◆ EXCERPTED TEXT

The following table sets forth certain information concerning each person known to the Company to be the “beneficial owner”, as such term is defined by the rules of the Securities and Exchange Commission (“SEC”), of more than 5% of the outstanding shares of Class B Common Stock of the Company as of March 6, 2007:
 
                 
          Percent of
 
    Amount and Nature of
    Class B Shares
 
Name and Address
  Beneficial Ownership     Outstanding  
 
SunTrust Bank
    12,594,476 (1)     51.0 %
c/o SunTrust Bank
55 Park Place
Atlanta, Georgia 30303
               
Linda K. Crawford
    1,459,977       5.9 %
57 N. Green Bay Road
Lake Forest, Illinois 60045
               
Crawford Partners, L.P. 
    10,466,931 (1)(2)     42.4 %
55 Park Place
Atlanta, Georgia 30303
               
Jesse C. Crawford
    12,783,181 (1)(2)     51.8 %
Crawford Communications, Inc.
3845 Pleasantdale Rd.
Atlanta, Georgia 30340
               
 
 
(1) The shares are held by one or more bank subsidiaries of SunTrust Bank in various fiduciary and agency capacities. SunTrust Bank has sole voting power with respect to 1,644,157 of such shares. SunTrust Bank has sole investment power with respect to 1,693,395 of such shares, shares investment power with respect to 49,238 of such shares and shares voting and investment power with respect to 384,912 of such shares. SunTrust Bank disclaims any beneficial interest in any such shares. Included in the shares beneficially owned by SunTrust Bank are 10,466,931 shares held by Crawford Partners, L.P. Jesse C. Crawford is a general partner of Crawford Partners, L.P., owns all of the units of the other general partner of Crawford Partners, L.P., and directs the voting of the shares owned by Crawford Partners, L. P. Also included in the shares beneficially owned by SunTrust Banks are 384,912 shares held in a trust over which SunTrust Bank and Jesse C. Crawford share voting and investment power.

◆ TASKS TO PERFORM
#1 Answer these from the ownership excerpt:
(a) As of what date is the ownership information given?
(b) What percent of the outstanding Class B shares does Linda K. Crawford hold?
(c) For how many shares does SunTrust Bank have sole voting power?
#2 From the ownership excerpt, quote the passage from "Linda K. Crawford" up to and including "Crawford Communications, Inc.".

[Web page caption snippets]
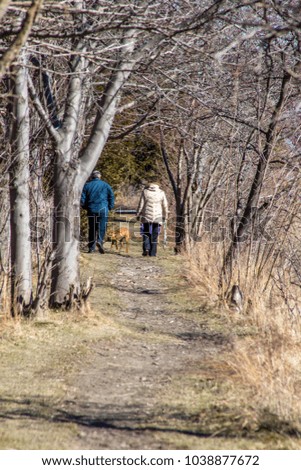 two people and a dog walking down a scenic path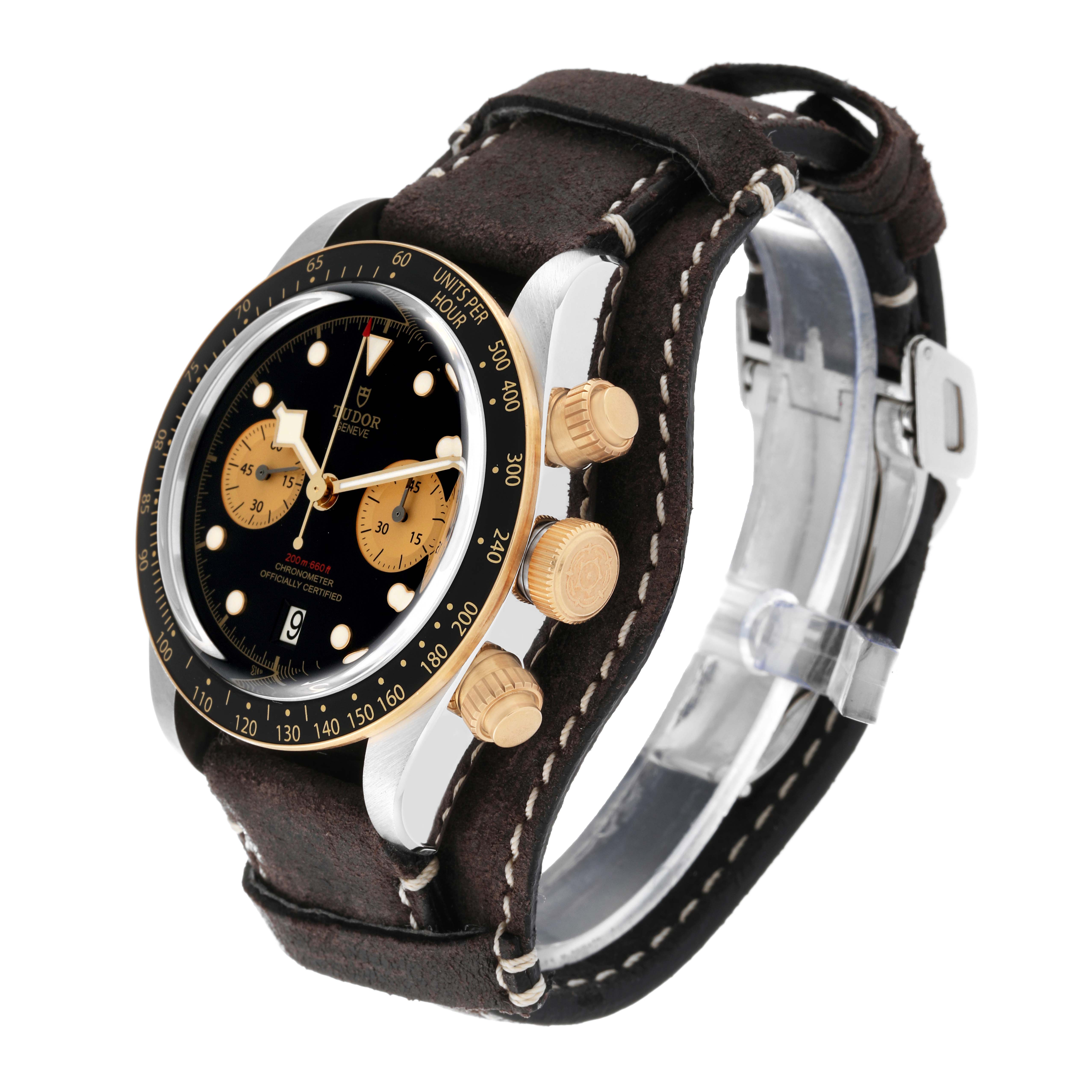 The image shows a Tudor Heritage Black Bay 79363N Men
s Steel and Gold (two tone) Black Dial 79363N Men
s Steel and Gold (two tone) Black Dial watch angled to display its dial, bezel, crown, pushers, and leather strap.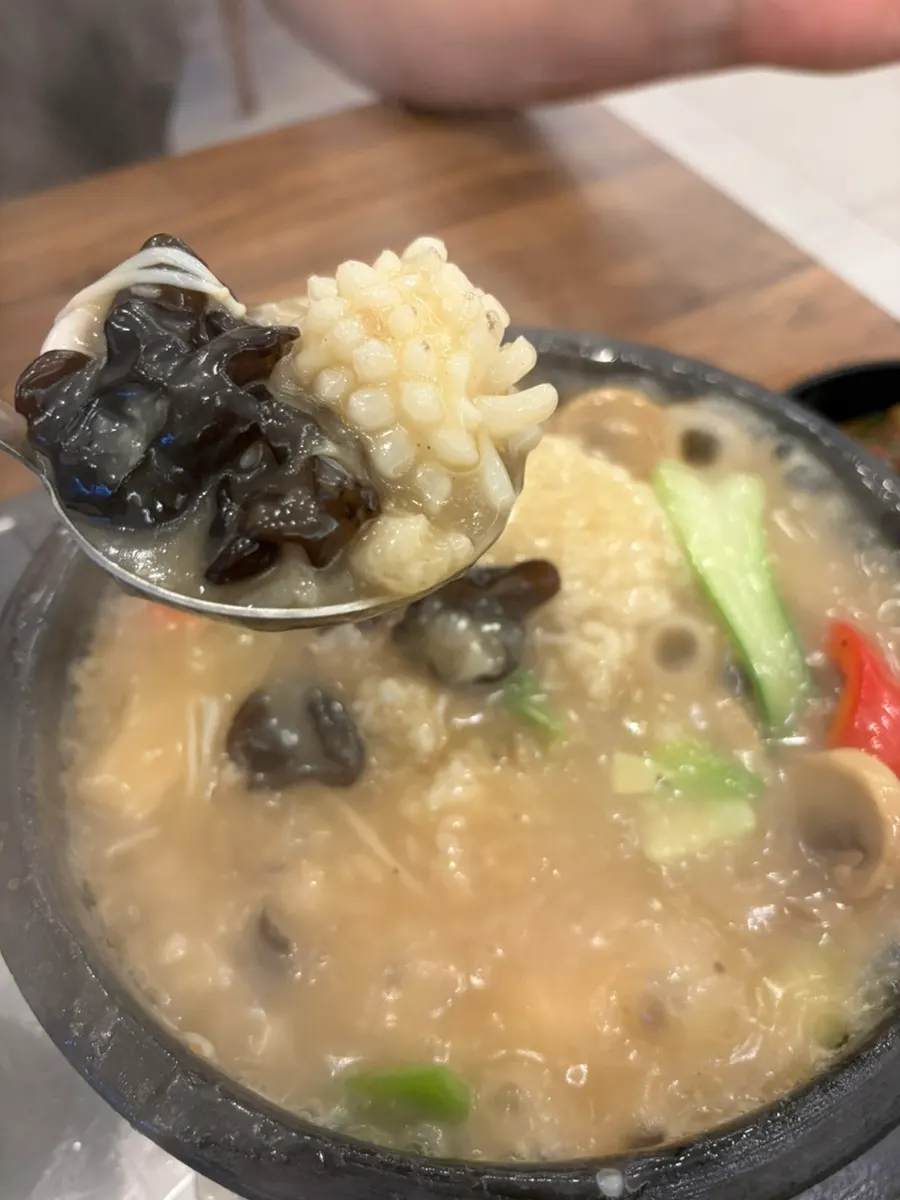 Seafood nurungji-tang finished by pouring sauce into a stone pot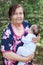 Elderly woman carrying a baby in arms, great grandmother portrait with her great grandchild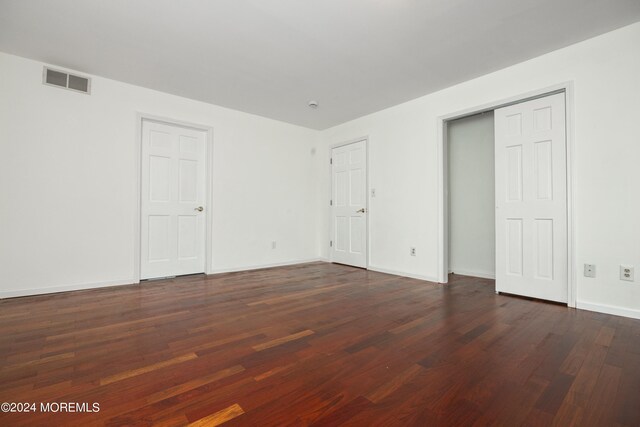 unfurnished bedroom featuring dark hardwood / wood-style floors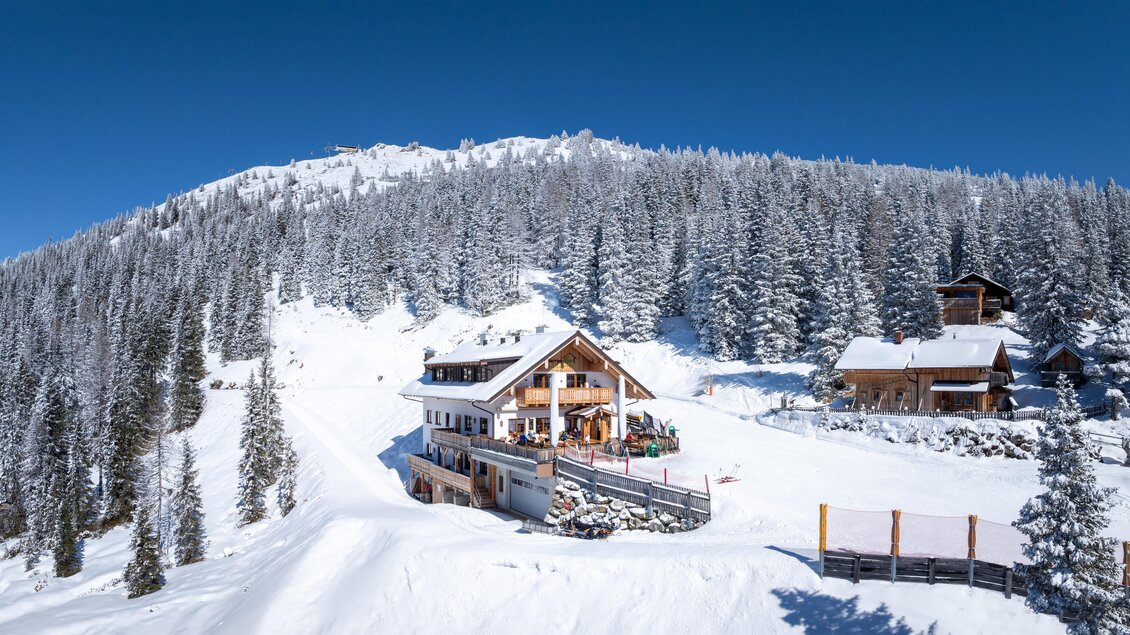 Skihütte Genussalm eingebettet in eine verschneite Waldlandschaft, mit Skipisten und Ausblick auf den Gipfel des Hauser Kaibling. | © d´Genussalm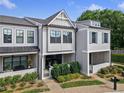 Charming townhome with beautifully landscaped front yard and covered porch at 677 Stickley Oak Way, Woodstock, GA 30189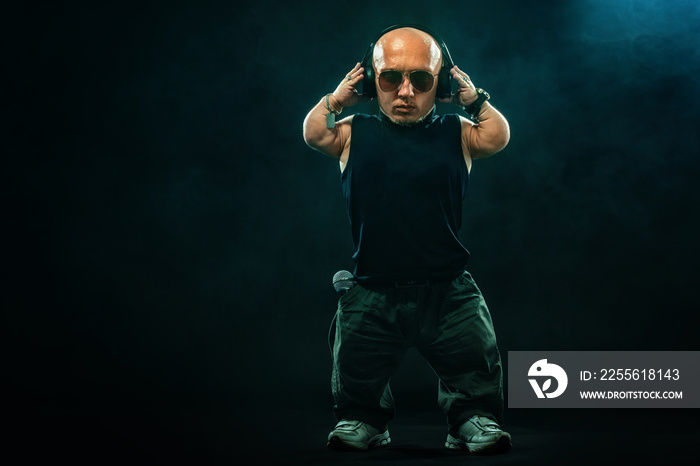 Portrait of stylish midget MC in with headphones and sunglasses posing with microphone.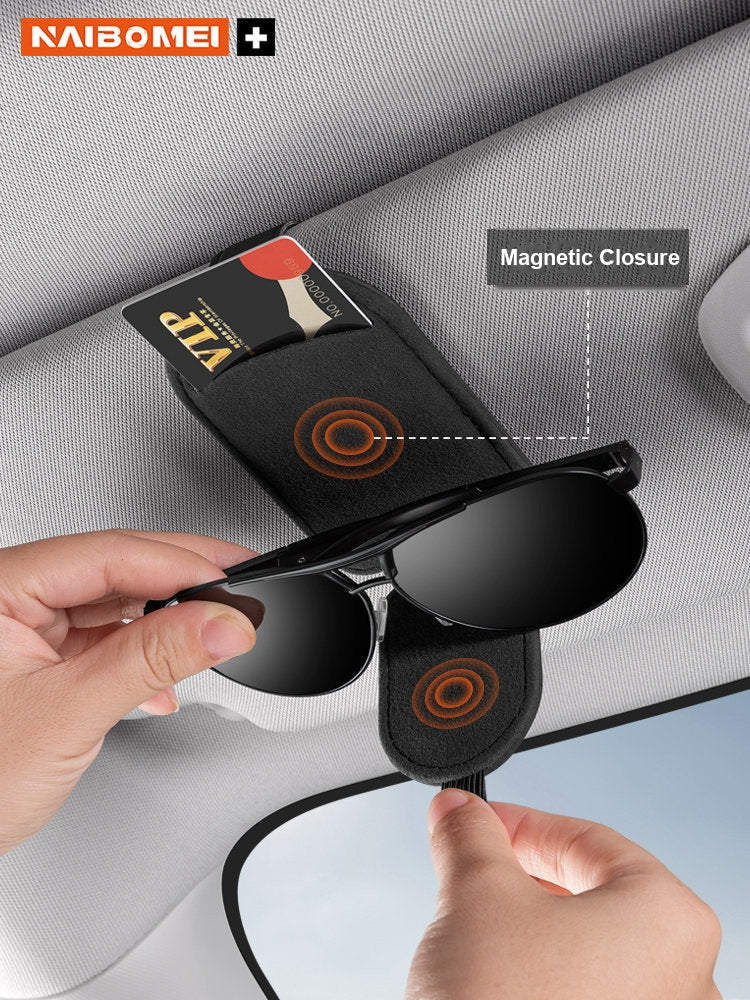 Magnetic closure BMW suede glasses clip holding sunglasses on visor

◆ ANSWERS BELOW
#1
(a) March 6, 2007
(b) 5.9%
(c) 1,644,157

#2
Linda K. Crawford
    1,459,977       5.9 %
57 N. Green Bay Road
Lake Forest, Illinois 60045
               
Crawford Partners, L.P. 
    10,466,931 (1)(2)     42.4 %
55 Park Place
Atlanta, Georgia 30303
               
Jesse C. Crawford
    12,783,181 (1)(2)     51.8 %
Crawford Communications, Inc.